I use this in my classes too, explaining that relationship is our medium and without it we can be technically correct, but therapeutically impotent. I caution against falling into a pattern of speaking of people as “cases” or even worse, “the food stamp case” or “the brain tumor in room three” (real-life example from my first MSW internship in an oncology clinic).

I also marked this Emily Dickinson poem, The Mystery of Pain:

Pain—has an Element of Blank—

It cannot recollect

When it began—or if there were

A time when it was not—

It has no Future—but itself—

Its Infinite realms contain

Its Past—enlightened to perceive

New Periods—of Pain.

Dr. Kuhl also writes about the important of touch, something that birthworkers also know well, explaining:

As Bill Moyers writes, “Touch is deeply reassuring and nurturing. It’s the first way a mother and child connect with each other…what a mother is saying to her child with that touch is ‘Live…your life matters to me.'” Remen also describes how people with cancer [or who are having babies] often feel when they’re touched by health care providers. They say they feel as though they are merely ‘a piece of meat.’ She reports that one woman said, ‘Sometimes when I go for my chemotherapy, they touch me as if they don’t know anybody’s inside the body.’

The first part of this made me think about what my mom is doing for my grandma right now, only in the reverse order. Once upon a time, her mother connected to her with that touch…Live…your life matters to me…and now my mom returns this original patient, loving, nurturing touch, only it is saying, I’m here…your life has mattered to me…go with peace.

I’d marked a couple of other things about family relationships and sharing stories, etc., but the last quote I actually want to type out does actually touch on birth:

There are two important things to remember with regard to your childhood and your family of origin. First, each pregnancy changes the family in that it will either result in a miscarriage, which is a death, or a birth, which marks the addition of a new family member…Second, your memory is your story and your truth. Your family members will have experienced the same events differently and will likely have different memories. Your experience and understanding of events is legitimate; the same holds true for other family members.

I wrote my grandma a letter and mailed it at the beginning of this week, but I don’t know that it is going to make it to her in time.

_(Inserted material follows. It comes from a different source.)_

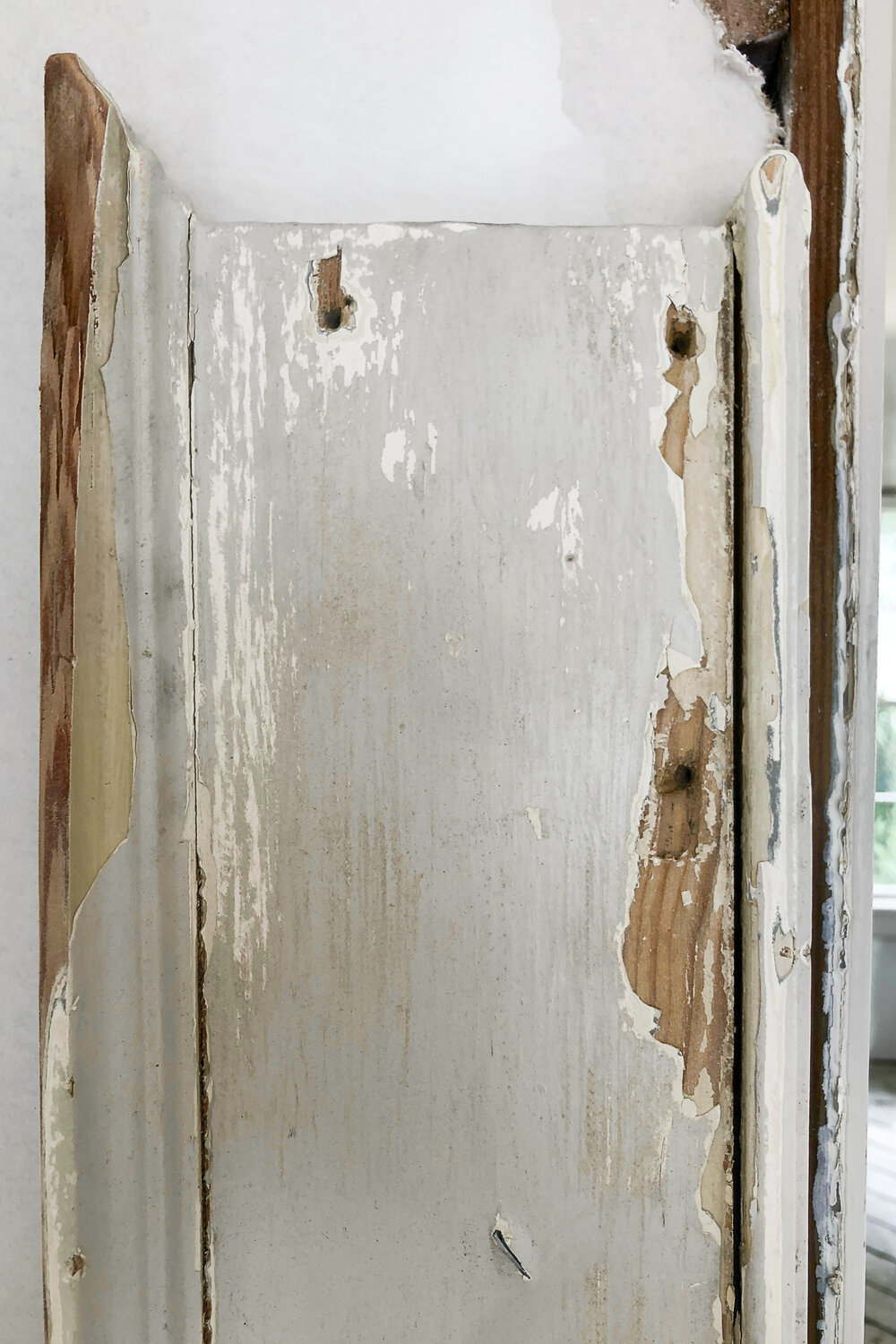 removing chippy paint from old wood house trim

So, a couple of days ago, I took this picture of the kids and texted it to my mom to give to her:

April 2013 005

You can do hard things, I’ve told my mom. And, she is. Really hard, sad things. You feel like you can’t do it, but you’re doing it.

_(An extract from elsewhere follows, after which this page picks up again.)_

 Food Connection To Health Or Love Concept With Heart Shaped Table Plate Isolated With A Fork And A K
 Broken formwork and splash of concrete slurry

It applies to my grandma too.

hardthings

5 thoughts on “Talk Books: What Dying People Want

  1. I have found this process of noting what I want to remember so much easier since I switched to ebooks. I use Moon+ Reader for Android, highlight/note things in there, then email myself all those highlights and notes when I’m done reading. I’ve been converting PDFs for academic journals to EPUB so I can read them in there, makes citing the proper source SO much less time consuming than my prior system digging through papers covered in postit notes and highlighter marks (which also mess with my dyslexia)!

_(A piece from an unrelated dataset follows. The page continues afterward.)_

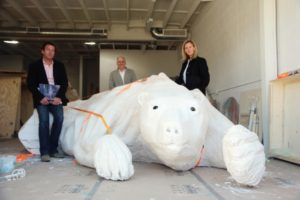 "Bernhard Zuenkeler, Brian Sweeney, and Eva Sweeney with the polar bear sculpture for Michael Sistig's ""Anti-Ark,"" part of a public artwork to be installed on the beach of El Segundo on Feb. 8. Photo by Bondo Wyszpolski"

    • Yes, I LOVE it when I have a kindle or ebook version and can copy and paste my memory-records, rather than retyping. The mini librarian in me though really, really likes having hard copies to lend out though–it is a toss up! 🙂

  2. Thanks for this wonderful post. I will definitely look up the book! As a mother who is at the point when my child is leaving the nest and also as someone who has worked with older people for 30 years, I’ve been thinking a lot lately about birthing, mothering, letting go, and being with those who are dying — your post has gotten me thinking about how those all relate. Thank you!